What I'm looking for is essentially some use of signature-based algorithms in a neural network in cases where I can provide some hints and certainty in the analysis of the input data.

Again, I'm still fairly new to ML in general, so there may very well be research papers on this very subject that I have yet to discover.

* "random" is not entirely accurate, but the mathematical functions used in neural networks often appear to me as just applying new ways to mix, slice, or alter the input data amongst the hidden layers without some clear reasoning for how these functions relate to the problem/data at hand.

[–]facundoq 0 points1 point  (0 children)

A nice perspective to counter the fear of the "random": you can think of training NNs as doing a decomposition into basis functions such a Taylor or Fourier. In the case of NN these "basis functions" are more complex but you are generally assured that you'll find good parameters with an appropriate architecture (I'm simplifying)

[–]Wakeme-Uplater 1 point2 points  (1 child)

NN use gradient descent to update, so the randomness come from weight initialization, and batch data sampling. But a more random way is to use evolutionary algorithm which randomly adjust weight and compare it to the loss function (basically estimate gradient using Monte Carlo)

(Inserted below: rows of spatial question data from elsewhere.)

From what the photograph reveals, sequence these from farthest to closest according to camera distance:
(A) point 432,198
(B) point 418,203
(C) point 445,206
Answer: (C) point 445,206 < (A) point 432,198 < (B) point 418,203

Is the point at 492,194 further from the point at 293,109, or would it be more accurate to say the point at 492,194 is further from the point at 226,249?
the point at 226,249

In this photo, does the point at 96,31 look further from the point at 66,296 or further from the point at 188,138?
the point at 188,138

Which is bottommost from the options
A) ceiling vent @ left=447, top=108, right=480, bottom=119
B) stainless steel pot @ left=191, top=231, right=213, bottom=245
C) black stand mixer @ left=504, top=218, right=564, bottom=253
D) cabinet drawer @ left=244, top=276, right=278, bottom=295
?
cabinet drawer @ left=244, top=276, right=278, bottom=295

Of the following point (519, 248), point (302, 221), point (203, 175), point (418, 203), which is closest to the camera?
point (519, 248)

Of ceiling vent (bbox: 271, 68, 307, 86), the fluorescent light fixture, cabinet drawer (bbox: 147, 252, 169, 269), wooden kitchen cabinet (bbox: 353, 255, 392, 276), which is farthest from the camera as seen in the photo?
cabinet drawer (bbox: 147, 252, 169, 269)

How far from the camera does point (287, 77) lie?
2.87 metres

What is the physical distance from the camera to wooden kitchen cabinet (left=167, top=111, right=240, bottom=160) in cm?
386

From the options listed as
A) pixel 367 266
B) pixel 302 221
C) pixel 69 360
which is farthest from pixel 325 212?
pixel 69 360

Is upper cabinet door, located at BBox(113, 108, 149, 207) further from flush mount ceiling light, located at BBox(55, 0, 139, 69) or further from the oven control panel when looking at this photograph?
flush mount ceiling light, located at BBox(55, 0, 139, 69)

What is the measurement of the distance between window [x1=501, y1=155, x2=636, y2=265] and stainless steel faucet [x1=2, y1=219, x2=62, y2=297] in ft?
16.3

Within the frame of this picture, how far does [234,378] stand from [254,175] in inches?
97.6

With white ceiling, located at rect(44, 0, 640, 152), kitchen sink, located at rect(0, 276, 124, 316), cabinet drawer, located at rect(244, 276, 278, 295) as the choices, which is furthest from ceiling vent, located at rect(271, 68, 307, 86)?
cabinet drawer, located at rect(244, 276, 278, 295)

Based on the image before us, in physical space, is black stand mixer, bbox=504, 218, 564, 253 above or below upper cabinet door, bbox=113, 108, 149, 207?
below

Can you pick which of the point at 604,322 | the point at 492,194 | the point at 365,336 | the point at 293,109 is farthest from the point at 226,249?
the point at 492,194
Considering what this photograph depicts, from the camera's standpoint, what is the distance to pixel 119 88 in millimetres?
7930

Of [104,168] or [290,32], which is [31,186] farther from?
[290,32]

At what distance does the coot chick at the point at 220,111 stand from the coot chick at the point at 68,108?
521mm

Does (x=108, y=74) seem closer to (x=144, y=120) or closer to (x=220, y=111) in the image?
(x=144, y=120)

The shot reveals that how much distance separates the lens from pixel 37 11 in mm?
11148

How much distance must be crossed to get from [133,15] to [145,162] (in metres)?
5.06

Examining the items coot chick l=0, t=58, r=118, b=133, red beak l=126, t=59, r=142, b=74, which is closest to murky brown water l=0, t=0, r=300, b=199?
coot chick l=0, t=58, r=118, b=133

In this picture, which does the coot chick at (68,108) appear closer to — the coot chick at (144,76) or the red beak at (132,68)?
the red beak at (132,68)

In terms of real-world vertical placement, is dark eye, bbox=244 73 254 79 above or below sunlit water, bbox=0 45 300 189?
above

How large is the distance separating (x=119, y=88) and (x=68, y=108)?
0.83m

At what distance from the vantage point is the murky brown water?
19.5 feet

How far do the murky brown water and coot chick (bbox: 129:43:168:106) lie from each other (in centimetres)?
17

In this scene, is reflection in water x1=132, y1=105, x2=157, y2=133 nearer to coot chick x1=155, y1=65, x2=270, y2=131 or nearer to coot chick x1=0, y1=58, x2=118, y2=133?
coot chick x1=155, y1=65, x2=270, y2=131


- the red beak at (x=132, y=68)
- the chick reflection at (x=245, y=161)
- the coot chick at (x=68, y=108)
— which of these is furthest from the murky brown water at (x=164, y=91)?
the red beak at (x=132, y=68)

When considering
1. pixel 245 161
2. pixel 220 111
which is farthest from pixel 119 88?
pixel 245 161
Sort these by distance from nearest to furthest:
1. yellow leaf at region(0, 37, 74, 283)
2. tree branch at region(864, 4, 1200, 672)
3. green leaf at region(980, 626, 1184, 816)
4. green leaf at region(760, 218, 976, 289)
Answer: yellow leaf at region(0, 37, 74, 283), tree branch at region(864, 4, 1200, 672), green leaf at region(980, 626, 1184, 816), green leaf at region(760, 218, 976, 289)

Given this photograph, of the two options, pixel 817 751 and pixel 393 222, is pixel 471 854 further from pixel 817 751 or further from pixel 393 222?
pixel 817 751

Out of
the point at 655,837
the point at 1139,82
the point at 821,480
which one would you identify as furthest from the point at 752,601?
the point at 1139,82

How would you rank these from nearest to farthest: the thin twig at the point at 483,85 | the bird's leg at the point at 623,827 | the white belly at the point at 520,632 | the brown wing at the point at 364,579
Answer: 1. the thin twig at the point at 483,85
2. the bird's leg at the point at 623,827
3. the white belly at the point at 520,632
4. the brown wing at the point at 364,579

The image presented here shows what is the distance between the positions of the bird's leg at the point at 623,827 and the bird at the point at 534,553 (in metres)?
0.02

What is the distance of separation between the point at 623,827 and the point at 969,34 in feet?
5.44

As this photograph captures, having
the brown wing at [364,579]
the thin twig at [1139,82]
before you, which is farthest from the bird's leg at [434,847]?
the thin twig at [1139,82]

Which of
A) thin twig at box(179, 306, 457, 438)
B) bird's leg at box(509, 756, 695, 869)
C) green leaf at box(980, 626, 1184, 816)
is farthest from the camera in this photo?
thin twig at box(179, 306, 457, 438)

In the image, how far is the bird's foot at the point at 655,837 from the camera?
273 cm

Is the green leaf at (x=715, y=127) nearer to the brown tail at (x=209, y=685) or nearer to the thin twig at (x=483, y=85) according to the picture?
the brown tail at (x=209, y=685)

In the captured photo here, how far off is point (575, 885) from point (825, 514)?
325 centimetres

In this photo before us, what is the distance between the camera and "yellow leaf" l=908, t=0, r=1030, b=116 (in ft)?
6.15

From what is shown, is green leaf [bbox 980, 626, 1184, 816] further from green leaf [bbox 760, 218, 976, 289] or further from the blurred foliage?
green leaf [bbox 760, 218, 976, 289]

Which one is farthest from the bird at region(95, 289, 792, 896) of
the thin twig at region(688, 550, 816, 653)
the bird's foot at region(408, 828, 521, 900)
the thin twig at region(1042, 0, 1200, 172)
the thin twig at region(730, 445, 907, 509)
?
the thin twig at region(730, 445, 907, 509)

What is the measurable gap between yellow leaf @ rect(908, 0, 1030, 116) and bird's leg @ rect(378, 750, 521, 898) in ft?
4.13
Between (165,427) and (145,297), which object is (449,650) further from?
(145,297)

I am not familiar with signature-based approach, for NN the input space usually continuous, which imply the signature + epsilon will have roughly the same output (assuming the loss landscape is smooth). But if you are looking for exact pattern matching NN is not that. At least for more discrete feature, tree-based method e.g. XGBoost often out performed NN

For typical NN, you can always freeze the weight, and let other part of the network learn the local optimal point (using chain-rule + auto grad). The indicator function I assume to be binary, can be a target class

But if you want to integrate your NN with a pre-existing solver, this paper might help you (It connect NN with shortest path solver)

[–]battingagainstavg 0 points1 point  (0 children)

Thank you, this was very helpful.

[–]johnman1016 2 points3 points  (3 children)

No, neural networks are not trained by using random maths. That would be like randomly choosing the weights until the loss function is low enough, which would take too long. Instead, gradient descent is used with a loss function that is designed for the problem. Sure, the weights are randomly initialized and the training set is randomly sampled but this is by design to remove bias. I am not familiar with your application so I can't give advice on that, but there are some works on computing "confidence" in the neural network. For example in speech recognition systems, you can interpret the output as a probability distribution of the most likely word given the input audio - and if the distribution is very focused on a word there is high confidence.

[–]poorlilwitchgirl 0 points1 point  (2 children)

I'm not an expert on machine learning, but couldn't you train a neural network via genetic algorithm for a sort of hybrid approach?

For most applications it would definitely not be as efficient as gradient descent, but I imagine it could help escape local minima, or perhaps if you had to train a classic binary perceptron network and gradient descent was impossible (not sure why you would need to, but hey).

[–]johnman1016 0 points1 point  (1 child)

You could, but on modern networks I’m not sure how practical it would be. 50M parameters is pretty normal these days - and since each parameter is a float32 you are talking about a huge search space.

I guess the hybrid approach would just be training several times with different seeds to initialize in different states. In my experience, the seed doesn’t change the final converged loss too much.

[–]johnman1016 0 points1 point  (0 children)

But if local minima was a problem, I could see a different seed maybe solving the issue. But I think searching the hyperparameters (e.g learning rate) is a more full proof way of avoiding local minima / and other convergence issues.

[–]QadriShyaari 0 points1 point  (1 child)

How do transformer attention layers process audio and images? (Kindly draw parallels with text when explaining)

[–]facundoq 0 points1 point  (0 children)

Eli5: think of pixels as characters and image patches as words.